Our realist review of decision coaching synthesized 27 papers and generated 12 CMO configurations, which were used to refine the program theory of how decision coaching interventions activate patients’ progress in decision making. The 12 CMOs fit the before, during, after decision coaching stages, and the organizational context with three main roles involved—the decision coach, the patient, and the clinician. Key mechanisms for decision coaching to support patients’ decision making include (a) decision coaches’ knowledge and skills; (b) decision coaches’, patients’, and clinicians’ commitments to patients’ involvement in decision making; (c) patients’ willingness to confide, perception of their decisional needs are recognized, acquirement of knowledge, and feeling of being supported; (d) patient and decision coach’s information exchange and a common understanding of patient’s values; (e) decision coaches’ advocacy for patients; (f) patients’ deliberation upon options; and (g) decision coaches’ access to resources by leadership support. These findings lead to our discussions on three key points.

Encouraging patients to participate in decision coaching

Decision coaching that supports patients to take an active part in decision making may be new and unfamiliar to patients. As our review suggests, patients need to be made aware of the availability of decision coaching and have the opportunity to ask questions about decision coaching, so that they are likely to value and engage with a decision coach. Our finding is consistent with the broad literature on shared decision making. The updated ODSF includes “invite (patient) participation” into the framework to highlight its importance in improving patients’ engagement with decision support [5]. In the Six-step Shared Decision Making Model proposed by Healthwise, “inviting the patient to participate” was listed as the first step to inform patients that they have options in decision making and their values and preferences are an important part of the decision [57, 58]. In a systematic review of patient-reported barriers to shared decision making, patients’ perceived their abilities to participate in shared decision making depended on being given permission to participate [59]. Patients, who have longstanding experiences with a paternalistic decision making approach, often desire to be a “good” patient, rather than “annoy” clinicians by asking questions and trying to be more involved [60]. Inviting patients to participate in decision coaching can change their perceptions of their roles and improve their experience with healthcare decision making.

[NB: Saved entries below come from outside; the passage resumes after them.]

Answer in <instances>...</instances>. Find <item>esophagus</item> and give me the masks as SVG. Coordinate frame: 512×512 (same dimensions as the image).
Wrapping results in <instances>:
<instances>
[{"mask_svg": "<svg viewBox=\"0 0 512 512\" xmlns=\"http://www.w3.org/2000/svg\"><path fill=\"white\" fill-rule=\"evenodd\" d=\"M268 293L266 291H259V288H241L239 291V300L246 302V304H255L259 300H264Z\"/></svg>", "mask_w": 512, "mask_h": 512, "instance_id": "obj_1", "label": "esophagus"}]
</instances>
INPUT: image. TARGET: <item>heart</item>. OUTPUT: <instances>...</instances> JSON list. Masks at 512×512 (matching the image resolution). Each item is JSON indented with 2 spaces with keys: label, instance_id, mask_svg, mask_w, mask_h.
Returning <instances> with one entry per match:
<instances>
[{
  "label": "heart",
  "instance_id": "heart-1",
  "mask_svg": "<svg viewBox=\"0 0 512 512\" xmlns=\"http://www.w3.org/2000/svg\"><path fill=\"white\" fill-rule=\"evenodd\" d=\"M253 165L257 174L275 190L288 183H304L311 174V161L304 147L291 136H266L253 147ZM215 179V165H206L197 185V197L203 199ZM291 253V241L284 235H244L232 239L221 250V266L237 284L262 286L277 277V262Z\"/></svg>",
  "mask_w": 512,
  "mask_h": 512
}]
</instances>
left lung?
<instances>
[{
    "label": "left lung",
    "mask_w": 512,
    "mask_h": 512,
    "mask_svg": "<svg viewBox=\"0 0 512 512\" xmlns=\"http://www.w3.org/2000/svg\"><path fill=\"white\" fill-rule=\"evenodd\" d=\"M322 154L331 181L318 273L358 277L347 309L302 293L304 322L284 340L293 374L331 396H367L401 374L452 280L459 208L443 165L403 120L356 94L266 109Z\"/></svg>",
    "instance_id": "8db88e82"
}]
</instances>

Building a trusting relationship between the decision coach and the patient

Decision coaching is relational and requires the building of trust between the coach and the patient so that their interaction can be initiated or enhanced [61, 62]. As Thoms and colleagues suggested, a trusting relationship is central to the decision coach’s support for a patient in that it enables the patient to express ideas, ask questions, exchange information, and makes the decision coaching effective [56]. Trusting relationships are especially important for decision coaching with populations who may prioritize personal connections with their healthcare providers in addition to information or facts to make decisions [42, 61, 63, 64]. In a recently published realist review, Waldron and colleagues identified that mutual trust between patients and healthcare providers was one of the key mechanisms to promote patients’ engagement in shared decision making [65]. Different from other decision support tools, such as patient decision aids, decision coaching often requires a more intensive conversation between the patient and the decision coach who may be a clinical team member or situated independently from the clinical program. Building trusting relationships may be more challenging for decision coaching because the patient and decision coach may be new to each other, yet still need to exchange information on personal conditions and values in a limited amount of time. In their longitudinal qualitative study conducted by Dang and colleagues, they found that from the perspective of persons with HIV infection, healthcare providers could turn to strategies such as providing reassurance, avoiding judgmental language and behavior, encouraging patients to ask questions, and listening with humility to build trust and rapport early in the new doctor-patient relationship [66].

Leadership support

Although there are no studies systematically reviewing the barriers to implementing decision coaching, organizational restraints (e.g., lack of time and resources, staff shortage) are continuously reported as the main obstacles [40, 41, 50]. In a scoping review of organizational characteristics that influence the implementation of shared decision making, Scholl and colleagues classified the influencing factors into six categories: culture, leadership, organizational priorities, teamwork, resources, and workflows [67]. In a qualitative study, leadership support and multidisciplinary teams were viewed as critical strategies for implementing shared decision making [68]. The recently released shared decision making guideline by the National Institute for Health and Care Excellence has also listed high-level leadership as the first recommendation in the guideline to promote its implementation at an organizational level [69]. We propose that these influencing factors and strategies also apply to decision coaching. Leadership plays an important role in increasing acceptance of decision coaching, creating a supportive environment, and optimizing related policies. Johnson and colleagues suggested that the most cost-effective strategy to implement and scale-up decision coaching is to incorporate client-centred coaching into routine in-service training and pre-service training curricula [41]. These strategies rely on organizational leaders’ valuing the decision coaching role and ensuring adequate resources for decision coaches.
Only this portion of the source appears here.